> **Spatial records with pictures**
__________________________________________________
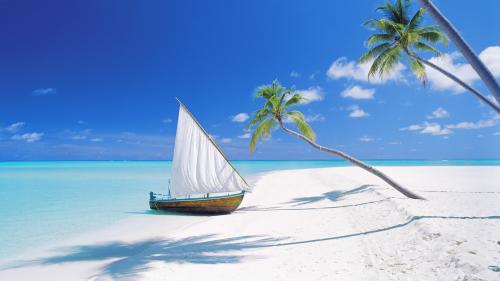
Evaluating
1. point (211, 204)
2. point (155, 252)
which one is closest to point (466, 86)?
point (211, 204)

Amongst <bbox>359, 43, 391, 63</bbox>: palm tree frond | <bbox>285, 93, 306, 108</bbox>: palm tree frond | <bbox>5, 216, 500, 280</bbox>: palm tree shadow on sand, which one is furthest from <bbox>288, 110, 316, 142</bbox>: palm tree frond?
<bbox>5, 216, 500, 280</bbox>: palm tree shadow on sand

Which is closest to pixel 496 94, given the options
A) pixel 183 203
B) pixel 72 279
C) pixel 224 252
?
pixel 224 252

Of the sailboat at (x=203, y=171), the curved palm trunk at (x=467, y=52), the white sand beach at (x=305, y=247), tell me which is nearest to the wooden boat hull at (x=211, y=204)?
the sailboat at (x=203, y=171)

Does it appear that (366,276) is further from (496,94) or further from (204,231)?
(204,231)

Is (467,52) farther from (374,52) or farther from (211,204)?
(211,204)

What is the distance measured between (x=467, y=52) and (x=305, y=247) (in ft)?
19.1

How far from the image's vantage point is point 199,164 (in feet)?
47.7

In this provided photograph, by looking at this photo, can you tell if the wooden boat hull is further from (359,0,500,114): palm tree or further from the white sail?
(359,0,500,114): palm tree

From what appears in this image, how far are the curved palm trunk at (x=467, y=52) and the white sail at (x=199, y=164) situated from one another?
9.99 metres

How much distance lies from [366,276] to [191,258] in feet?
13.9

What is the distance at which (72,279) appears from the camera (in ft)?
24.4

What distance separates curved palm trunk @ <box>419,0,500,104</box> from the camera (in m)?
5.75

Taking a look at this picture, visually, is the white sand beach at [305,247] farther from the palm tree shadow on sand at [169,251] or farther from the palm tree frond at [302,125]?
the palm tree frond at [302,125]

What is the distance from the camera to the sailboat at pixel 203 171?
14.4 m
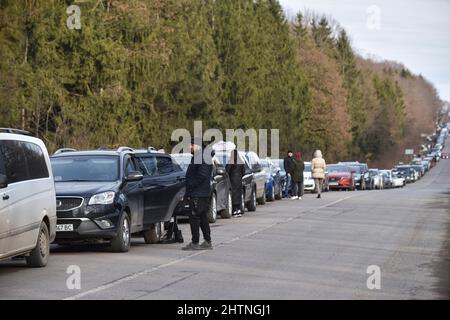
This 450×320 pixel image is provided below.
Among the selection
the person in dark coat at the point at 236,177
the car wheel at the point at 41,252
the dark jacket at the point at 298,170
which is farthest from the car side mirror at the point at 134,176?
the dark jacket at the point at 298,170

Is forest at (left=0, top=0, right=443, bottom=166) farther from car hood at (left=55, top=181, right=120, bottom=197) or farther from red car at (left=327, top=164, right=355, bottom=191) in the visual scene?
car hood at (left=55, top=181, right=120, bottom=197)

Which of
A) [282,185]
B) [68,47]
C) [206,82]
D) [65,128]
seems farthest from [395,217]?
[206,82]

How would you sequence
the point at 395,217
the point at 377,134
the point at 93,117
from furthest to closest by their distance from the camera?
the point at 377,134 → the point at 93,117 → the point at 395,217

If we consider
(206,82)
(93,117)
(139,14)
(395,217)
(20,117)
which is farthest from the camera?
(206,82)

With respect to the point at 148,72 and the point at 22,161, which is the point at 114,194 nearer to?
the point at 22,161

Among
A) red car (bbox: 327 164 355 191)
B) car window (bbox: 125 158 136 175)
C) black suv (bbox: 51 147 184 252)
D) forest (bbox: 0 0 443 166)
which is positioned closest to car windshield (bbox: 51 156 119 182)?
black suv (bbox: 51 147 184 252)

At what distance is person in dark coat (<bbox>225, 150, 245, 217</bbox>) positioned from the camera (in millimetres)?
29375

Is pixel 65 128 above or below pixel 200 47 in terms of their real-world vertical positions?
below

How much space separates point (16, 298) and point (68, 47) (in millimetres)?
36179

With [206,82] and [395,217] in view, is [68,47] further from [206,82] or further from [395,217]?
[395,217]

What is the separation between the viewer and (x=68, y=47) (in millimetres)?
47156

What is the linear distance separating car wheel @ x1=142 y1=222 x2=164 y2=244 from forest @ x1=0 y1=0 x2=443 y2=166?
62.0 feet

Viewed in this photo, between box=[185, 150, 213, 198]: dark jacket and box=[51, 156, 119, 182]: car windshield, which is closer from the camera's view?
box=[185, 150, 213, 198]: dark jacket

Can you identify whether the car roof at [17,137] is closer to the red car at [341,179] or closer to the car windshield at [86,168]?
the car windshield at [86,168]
__________________________________________________
> **Challenge**
Retype all of the records above word for word, omitting the pictures.

> **Result**
Evaluating
1. point (211, 204)
2. point (155, 252)
which one is closest to point (466, 86)?
point (211, 204)

Amongst <bbox>359, 43, 391, 63</bbox>: palm tree frond | <bbox>285, 93, 306, 108</bbox>: palm tree frond | <bbox>5, 216, 500, 280</bbox>: palm tree shadow on sand, which one is furthest from <bbox>288, 110, 316, 142</bbox>: palm tree frond?
<bbox>5, 216, 500, 280</bbox>: palm tree shadow on sand

Which is closest to pixel 496 94, given the options
A) pixel 183 203
B) pixel 72 279
C) pixel 224 252
?
pixel 224 252

Of the sailboat at (x=203, y=171), the curved palm trunk at (x=467, y=52), the white sand beach at (x=305, y=247), tell me which is nearest to the wooden boat hull at (x=211, y=204)?
the sailboat at (x=203, y=171)

Does it appear that (366,276) is further from (496,94) or further from (204,231)?
(204,231)

Is (467,52) farther from (374,52) or farther from (211,204)?
(211,204)

What is the distance measured between (x=467, y=52) and (x=305, y=247) (in ft)?
19.1

How far from the image's vantage point is point 199,164 (in feet)?
47.7

In this provided photograph, by looking at this photo, can you tell if the wooden boat hull is further from (359,0,500,114): palm tree or further from the white sail?
(359,0,500,114): palm tree

From what appears in this image, how far are the curved palm trunk at (x=467, y=52) and the white sail at (x=199, y=164) situated from one another?
9.99 metres

How much distance lies from [366,276] to [191,258] in feet?
13.9

What is the distance at which (72,279) appears from the camera (in ft)?
24.4

What distance separates curved palm trunk @ <box>419,0,500,104</box> from the camera (in m)?
5.75

Taking a look at this picture, visually, is the white sand beach at [305,247] farther from the palm tree shadow on sand at [169,251] or farther from the palm tree frond at [302,125]?
the palm tree frond at [302,125]

What is the distance from the camera to the sailboat at pixel 203 171?
14.4 m
This 450×320 pixel image is provided below.
Among the selection
the person in dark coat at the point at 236,177
the car wheel at the point at 41,252
the dark jacket at the point at 298,170
which is farthest from the car side mirror at the point at 134,176?
the dark jacket at the point at 298,170

Is forest at (left=0, top=0, right=443, bottom=166) farther from car hood at (left=55, top=181, right=120, bottom=197) or farther from red car at (left=327, top=164, right=355, bottom=191) in the visual scene?
car hood at (left=55, top=181, right=120, bottom=197)

Which of
A) [282,185]
B) [68,47]
C) [206,82]
D) [65,128]
seems farthest from [395,217]?
[206,82]

How would you sequence
the point at 395,217
the point at 377,134
the point at 93,117
from furthest to closest by their distance from the camera?
the point at 377,134 → the point at 93,117 → the point at 395,217

If we consider
(206,82)
(93,117)
(139,14)
(395,217)
(20,117)
which is farthest from the camera?
(206,82)

With respect to the point at 148,72 and the point at 22,161, which is the point at 114,194 nearer to?
the point at 22,161

Among
A) red car (bbox: 327 164 355 191)
B) car window (bbox: 125 158 136 175)
C) black suv (bbox: 51 147 184 252)
D) forest (bbox: 0 0 443 166)
which is positioned closest to car windshield (bbox: 51 156 119 182)?
black suv (bbox: 51 147 184 252)

At what distance is person in dark coat (<bbox>225, 150, 245, 217</bbox>) positioned from the camera (in millimetres)?
29375

Is pixel 65 128 above or below pixel 200 47 in terms of their real-world vertical positions?
below

How much space separates point (16, 298) and point (68, 47) (in millimetres)?
36179

With [206,82] and [395,217] in view, is [68,47] further from [206,82] or further from [395,217]?
[395,217]

What is the separation between the viewer and (x=68, y=47) (in millimetres)?
47156

What is the linear distance separating car wheel @ x1=142 y1=222 x2=164 y2=244 from forest @ x1=0 y1=0 x2=443 y2=166?
62.0 feet

Viewed in this photo, between box=[185, 150, 213, 198]: dark jacket and box=[51, 156, 119, 182]: car windshield, which is closer from the camera's view?
box=[185, 150, 213, 198]: dark jacket

Can you identify whether the car roof at [17,137] is closer to the red car at [341,179] or closer to the car windshield at [86,168]?
the car windshield at [86,168]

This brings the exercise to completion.